Документ -
Приютившись на обрывистом мысу, мы решаем зажечь магниевый факел – если верить этикетке, горящий три минуты. Несмотря на ослепительную силу света, сопровождавшегося султаном дыма, мы не получили никакого представления о размерах зала. Правда, мрак вокруг рассеялся, отступил; но только отступил, не открыв ничего из конфигурации места. Зал оставался таинственным, но, несомненно, был огромных размеров и, казалось, имел наклон вниз; шум потока затихал где-то глубоко внизу.
В жизни моей не видел– ничего подобного, ничего настолько колоссального.
Действительно, зал оказался очень наклонным, и продвижение по нему было поразительно похоже на спуск от скалы к скале в горах, когда оставляешь позади очень пересеченную вершину. Но вместо яркого света больших высот, где воздух легкий, озонированный и пронизан ультрафиолетовыми лучами, здесь мы углублялись в ночь подземных областей, где воздух полон эманаций земли и радиоактивных излучений, выделяемых первичными породами.
Когда мои собственные телодвижения и положение равновесия позволяли, я забавлялся, наблюдая особенности альпинистских стилей моих спутников. Совершенно различными приемами и при помощи совсем разных движений им все же удается не разъединяться, и они то идут за мной по пятам, то уходят вперед в этом Пробеге по пропасти, куда нас сбросили уже много часов назад.
Забавляюсь также и тем, что все мы трое несем архаичные, неуклюжие и обременяющие ацетиленовые фонари, лишающие возможности пользоваться одной из рук. Иногда мы заставляем двигаться каменные глыбы или сыплем из-под ног каменные дожди; эти случайности сопровождаются предупреждениями, очень быстро передающимися от одного к другому, – то веселыми восклицаниями, то глухими, а подчас и откровенными проклятиями, в зависимости от того, был ли «катаклизм» невинным, или угрожающим. И подумать только, что «топо» прошли здесь с их чертовой лентой, треногой и с их вековечной съемкой!
Но вот новый знак, как будто отмечающий окончание – самую дальнюю и самую низкую часть грандиозного зала.
На самом деле именно это и хотела отметить передовая партия четыре дня тому назад: конец зала, названного залом Шевалье в честь нашего друга и коллеги, французского спелеолога, президента Французского спелеологического общества и победителя пропасти Тру де Гляз. Возможно и даже наверное, имя Шевалье пришло в голову членахм передовой партии потому, что им казалось, что они приблизились или перешли на глубину 600 метров, очень близкую к глубине 658 метров Тру де Гляз.

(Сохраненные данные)
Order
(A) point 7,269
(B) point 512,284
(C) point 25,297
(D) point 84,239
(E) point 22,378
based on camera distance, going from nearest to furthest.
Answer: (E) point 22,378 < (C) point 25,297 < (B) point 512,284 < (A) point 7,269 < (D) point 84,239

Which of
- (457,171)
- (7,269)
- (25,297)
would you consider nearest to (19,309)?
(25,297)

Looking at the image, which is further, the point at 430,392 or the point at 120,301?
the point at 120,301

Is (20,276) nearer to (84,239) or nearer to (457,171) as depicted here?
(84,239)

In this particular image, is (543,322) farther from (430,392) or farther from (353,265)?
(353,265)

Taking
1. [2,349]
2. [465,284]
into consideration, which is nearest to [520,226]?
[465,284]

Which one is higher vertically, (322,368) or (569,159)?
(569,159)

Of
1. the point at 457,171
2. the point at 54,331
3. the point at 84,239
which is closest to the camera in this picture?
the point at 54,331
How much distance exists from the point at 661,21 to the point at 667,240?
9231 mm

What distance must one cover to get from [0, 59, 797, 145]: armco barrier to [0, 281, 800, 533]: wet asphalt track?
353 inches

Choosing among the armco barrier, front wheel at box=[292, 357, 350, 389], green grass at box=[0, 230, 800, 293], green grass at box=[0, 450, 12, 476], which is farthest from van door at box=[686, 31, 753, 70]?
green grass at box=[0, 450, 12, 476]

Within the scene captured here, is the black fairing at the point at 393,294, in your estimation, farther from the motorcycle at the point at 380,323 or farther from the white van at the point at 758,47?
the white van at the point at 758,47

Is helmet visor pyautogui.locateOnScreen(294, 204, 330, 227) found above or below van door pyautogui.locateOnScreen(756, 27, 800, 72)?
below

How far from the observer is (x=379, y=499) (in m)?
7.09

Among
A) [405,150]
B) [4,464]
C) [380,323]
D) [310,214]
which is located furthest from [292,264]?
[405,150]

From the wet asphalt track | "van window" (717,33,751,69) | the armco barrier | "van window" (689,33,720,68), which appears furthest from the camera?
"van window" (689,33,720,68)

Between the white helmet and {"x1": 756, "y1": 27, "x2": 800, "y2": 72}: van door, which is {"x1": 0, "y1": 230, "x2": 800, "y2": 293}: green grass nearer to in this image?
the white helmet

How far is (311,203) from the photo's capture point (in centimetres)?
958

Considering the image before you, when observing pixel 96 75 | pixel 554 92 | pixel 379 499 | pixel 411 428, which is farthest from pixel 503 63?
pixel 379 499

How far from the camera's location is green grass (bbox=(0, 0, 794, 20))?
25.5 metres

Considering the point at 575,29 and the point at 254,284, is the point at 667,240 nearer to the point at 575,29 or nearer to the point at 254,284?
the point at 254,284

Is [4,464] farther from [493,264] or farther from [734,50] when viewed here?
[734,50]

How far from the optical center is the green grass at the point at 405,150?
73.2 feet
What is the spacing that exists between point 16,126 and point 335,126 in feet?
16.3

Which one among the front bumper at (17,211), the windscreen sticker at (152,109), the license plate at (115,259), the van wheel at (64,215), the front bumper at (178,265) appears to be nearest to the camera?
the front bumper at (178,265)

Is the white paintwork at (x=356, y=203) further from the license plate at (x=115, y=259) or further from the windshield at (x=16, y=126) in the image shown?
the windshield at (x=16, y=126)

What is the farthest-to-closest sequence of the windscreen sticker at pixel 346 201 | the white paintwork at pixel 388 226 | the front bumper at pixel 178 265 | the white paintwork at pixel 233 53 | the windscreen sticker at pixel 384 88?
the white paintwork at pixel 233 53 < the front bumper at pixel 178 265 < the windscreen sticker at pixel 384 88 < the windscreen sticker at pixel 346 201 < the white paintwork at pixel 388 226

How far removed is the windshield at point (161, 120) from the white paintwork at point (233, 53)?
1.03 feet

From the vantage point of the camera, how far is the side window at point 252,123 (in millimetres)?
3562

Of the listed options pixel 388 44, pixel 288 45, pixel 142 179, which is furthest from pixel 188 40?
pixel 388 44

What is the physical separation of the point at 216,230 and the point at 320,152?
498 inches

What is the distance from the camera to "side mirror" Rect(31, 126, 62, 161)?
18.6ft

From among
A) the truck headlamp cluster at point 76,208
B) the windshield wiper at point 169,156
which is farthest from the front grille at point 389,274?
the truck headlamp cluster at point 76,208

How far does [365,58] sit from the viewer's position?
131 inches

Задания для выполнения -
a. Повторите без изменений фрагмент текста о спуске в пропасть: начните со слов «Действительно, зал оказался» и остановитесь после слов «много часов назад.».
b. Покажите все строки записей, в которых встречается слово «when», с учетом регистра.
Записи никак не связаны с текстом.

Ответы с решениями -
a.
Действительно, зал оказался очень наклонным, и продвижение по нему было поразительно похоже на спуск от скалы к скале в горах, когда оставляешь позади очень пересеченную вершину. Но вместо яркого света больших высот, где воздух легкий, озонированный и пронизан ультрафиолетовыми лучами, здесь мы углублялись в ночь подземных областей, где воздух полон эманаций земли и радиоактивных излучений, выделяемых первичными породами.
Когда мои собственные телодвижения и положение равновесия позволяли, я забавлялся, наблюдая особенности альпинистских стилей моих спутников. Совершенно различными приемами и при помощи совсем разных движений им все же удается не разъединяться, и они то идут за мной по пятам, то уходят вперед в этом Пробеге по пропасти, куда нас сбросили уже много часов назад.

b.
Considering the image before you, when observing pixel 96 75 | pixel 554 92 | pixel 379 499 | pixel 411 428, which is farthest from pixel 503 63?
Is [4,464] farther from [493,264] or farther from [734,50] when viewed here?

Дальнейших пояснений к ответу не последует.